Теперь же я пишу «тихо и мило», и так как это будет мой 1 -й дебют в журналистике, то немножко пространнее, чем сперва думал: сперва я думал прямо, переписав свои заметки, — прислать Вам; а теперь, так как именно это дебют, то вставлю их в рассуждение, кое начинается мыслями о различной судьбе в истории нашей литературы и науки, о немощах второй, затем о труде Данилевского, чуждом их, затем вставка, затем мысли о том, что значение книги Данилевского — освобождающее (открывающее возможность приступить к исканию истинных объяснений органического мира), центральное (ибо она может послужить средоточием целого движения научного, как тело Патрокла для троян и данайцев) и, наконец, в высшей степени идейное: ибо тут явился вопрос о причинности и целесообразности. Затем цитаты из Тимирязева о достоинствах дарвинизма как механического объяснения органического мира и мои пункты: 1) свойства всякого причинного процесса; 2) свойства целесообразного процесса, им противоположного, и предложение г-ну Тимирязеву: или 1) опровергнуть что-либо в моих положениях о причинности и целесообразности, или 2) самому уже определить, целесообразность или причинность лежит в основе органического мира. Довольны ли Вы, мой дорогой учитель и наставник, по мыслям, но, к сожалению, и несчастию моему — не по тону и, быть может, не по настроению. Нет у меня ни Вашей ровности, ни спокойствия. Или придет это?
Теперь самое главное:
1. Не помните ли Вы, в каком номере и за какой год помещена статья Тимирязева? Кажется, июнь 1886 года? или 1887 г.?
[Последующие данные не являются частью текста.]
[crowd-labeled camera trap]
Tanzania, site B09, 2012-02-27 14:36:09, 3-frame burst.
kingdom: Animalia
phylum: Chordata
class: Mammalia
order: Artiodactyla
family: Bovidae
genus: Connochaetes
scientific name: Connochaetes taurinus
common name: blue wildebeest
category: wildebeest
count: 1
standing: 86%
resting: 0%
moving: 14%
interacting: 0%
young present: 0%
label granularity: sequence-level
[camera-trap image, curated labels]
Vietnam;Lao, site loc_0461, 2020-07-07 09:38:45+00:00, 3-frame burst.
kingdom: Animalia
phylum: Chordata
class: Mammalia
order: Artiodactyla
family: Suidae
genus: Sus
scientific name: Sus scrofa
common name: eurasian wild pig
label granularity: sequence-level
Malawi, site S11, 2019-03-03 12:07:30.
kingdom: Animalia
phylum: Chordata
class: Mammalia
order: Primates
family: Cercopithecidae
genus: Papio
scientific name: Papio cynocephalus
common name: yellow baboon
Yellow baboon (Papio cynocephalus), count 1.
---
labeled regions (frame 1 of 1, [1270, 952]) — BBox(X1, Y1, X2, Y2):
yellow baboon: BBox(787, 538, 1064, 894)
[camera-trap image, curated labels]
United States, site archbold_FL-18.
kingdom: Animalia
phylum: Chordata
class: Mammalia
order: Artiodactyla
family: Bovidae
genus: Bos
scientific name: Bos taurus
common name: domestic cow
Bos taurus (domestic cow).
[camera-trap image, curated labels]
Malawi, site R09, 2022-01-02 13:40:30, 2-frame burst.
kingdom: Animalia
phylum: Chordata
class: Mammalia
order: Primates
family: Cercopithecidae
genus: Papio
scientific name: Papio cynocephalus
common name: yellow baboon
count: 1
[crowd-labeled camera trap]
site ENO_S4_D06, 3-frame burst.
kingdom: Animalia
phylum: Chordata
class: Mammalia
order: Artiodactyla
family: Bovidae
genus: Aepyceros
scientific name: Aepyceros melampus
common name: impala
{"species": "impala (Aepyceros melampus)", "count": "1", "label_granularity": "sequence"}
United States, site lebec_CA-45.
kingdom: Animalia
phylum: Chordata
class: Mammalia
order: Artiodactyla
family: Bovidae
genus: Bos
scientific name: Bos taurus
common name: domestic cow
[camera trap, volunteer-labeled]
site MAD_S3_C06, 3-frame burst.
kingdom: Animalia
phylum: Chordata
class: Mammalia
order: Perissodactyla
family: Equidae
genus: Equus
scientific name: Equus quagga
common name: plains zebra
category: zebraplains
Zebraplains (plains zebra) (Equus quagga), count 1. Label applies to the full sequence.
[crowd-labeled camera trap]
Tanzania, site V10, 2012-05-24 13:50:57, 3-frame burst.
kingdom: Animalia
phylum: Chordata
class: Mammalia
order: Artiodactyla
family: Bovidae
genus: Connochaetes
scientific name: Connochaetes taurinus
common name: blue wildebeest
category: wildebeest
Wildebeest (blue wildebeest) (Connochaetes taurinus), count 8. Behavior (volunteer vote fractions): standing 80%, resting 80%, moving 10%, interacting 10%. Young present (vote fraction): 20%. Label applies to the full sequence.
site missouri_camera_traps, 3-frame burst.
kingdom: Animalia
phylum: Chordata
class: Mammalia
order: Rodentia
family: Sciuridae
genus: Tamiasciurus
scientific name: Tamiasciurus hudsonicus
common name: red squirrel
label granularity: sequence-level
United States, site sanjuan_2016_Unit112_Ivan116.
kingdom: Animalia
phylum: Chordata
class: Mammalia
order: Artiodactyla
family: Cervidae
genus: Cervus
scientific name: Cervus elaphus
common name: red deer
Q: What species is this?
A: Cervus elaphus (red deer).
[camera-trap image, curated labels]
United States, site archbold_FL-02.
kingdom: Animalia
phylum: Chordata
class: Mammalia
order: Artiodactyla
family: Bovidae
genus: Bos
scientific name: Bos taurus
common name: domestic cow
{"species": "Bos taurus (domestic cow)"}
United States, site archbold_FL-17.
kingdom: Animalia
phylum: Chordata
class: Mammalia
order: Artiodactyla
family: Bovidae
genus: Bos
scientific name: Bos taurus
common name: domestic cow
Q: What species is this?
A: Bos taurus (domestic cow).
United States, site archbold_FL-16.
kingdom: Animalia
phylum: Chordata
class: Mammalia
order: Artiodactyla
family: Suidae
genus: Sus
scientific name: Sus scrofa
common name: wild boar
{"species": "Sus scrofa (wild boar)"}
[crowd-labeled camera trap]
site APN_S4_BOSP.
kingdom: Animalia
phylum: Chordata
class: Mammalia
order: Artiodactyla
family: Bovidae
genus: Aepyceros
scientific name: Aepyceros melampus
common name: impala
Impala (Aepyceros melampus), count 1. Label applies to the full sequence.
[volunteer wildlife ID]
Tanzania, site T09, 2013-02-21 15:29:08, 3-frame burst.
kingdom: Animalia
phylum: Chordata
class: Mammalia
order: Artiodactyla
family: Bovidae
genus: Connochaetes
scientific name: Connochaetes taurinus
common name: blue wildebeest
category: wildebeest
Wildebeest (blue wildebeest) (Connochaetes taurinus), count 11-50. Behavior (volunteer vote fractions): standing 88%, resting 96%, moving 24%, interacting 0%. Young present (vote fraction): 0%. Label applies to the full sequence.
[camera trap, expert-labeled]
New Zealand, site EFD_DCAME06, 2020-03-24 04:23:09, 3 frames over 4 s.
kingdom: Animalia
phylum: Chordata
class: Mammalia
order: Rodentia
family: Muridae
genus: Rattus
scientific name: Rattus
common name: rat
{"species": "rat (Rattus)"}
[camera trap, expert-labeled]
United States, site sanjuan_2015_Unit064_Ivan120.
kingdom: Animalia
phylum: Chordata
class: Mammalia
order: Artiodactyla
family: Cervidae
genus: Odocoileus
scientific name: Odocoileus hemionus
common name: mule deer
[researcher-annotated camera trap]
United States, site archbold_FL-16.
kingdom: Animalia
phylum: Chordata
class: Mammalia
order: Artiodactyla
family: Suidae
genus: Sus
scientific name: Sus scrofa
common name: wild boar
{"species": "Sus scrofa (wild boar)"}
2. Я все время ехал в Елец с истинным ужасом, что меня Георгиевский переведет учителем в Спб. или куда-нибудь близко к нему (этого, ради Бога, не говорите милому Платону Александровичу, а то он меня неистово разругает, а ему я не могу всего высказать, что говорил и раз писал Вам, что я не гожусь в учителя, и, кроме Ельца, учителем нигде не хочу быть). Здесь все-таки спокойнее, но вечно на виду и начеку, чего я абсолютно не выношу по особенностям своей организации. Притом, я могу в Ельце отлично устроиться, отказавшись от неприятных для меня классов, я могу сохранить за собой тысячу руб. жалованья и руб. 500 зарабатывать писанием в журналах, ибо мыслей у меня очень много, и лишь бы журнал принимал. Словом, без должности в Мин. Нар. Проев, я в Спб. не перееду, а должности учителя в Спб. не приму, и тут дилемма: принять для меня — это все равно, что удавиться, а с другой стороны, если Георгиевский предложит (а пожалуй, ему Майков скажет) — отказаться неловко, и я пропаду, пропаду... даже от одного страха, еще ранее перевода. Поэтому: не будете ли Вы так добры, не скажете ли, не объясняя причин, как-нибудь, смеясь, и вообще не в важном разговоре, Георгиевскому, что вот-де Розанов, странный учитель, приезжал сюда — спрашивал насчет должности в архиве (ведь не одна же должность в Библиотеке Публ. архивная?), но учителем переводиться вовсе не хочет. Я думаю, передавая Вам мои книги для рассмотрения, он Вам скажет что-нибудь обо мне, и тогда вы можете это сказать. Я все хотел об этом Вам сказать в прощальный вечер, но при Кускове не мог, потом думал с дороги Вам написать, но вот пишу теперь только. Ради Бога отклоните от меня зияющую пропасть петербургского учительства.
Ваш В. Розанов.
Здесь цитируется по изд.: Розанов В.В. Собрание сочинений. Литературные изгнанники: Н.Н. Страхов. К.Н. Леонтьев / Под общ. ред. А.Н. Николюкина. – М., 2001, с. 190-191.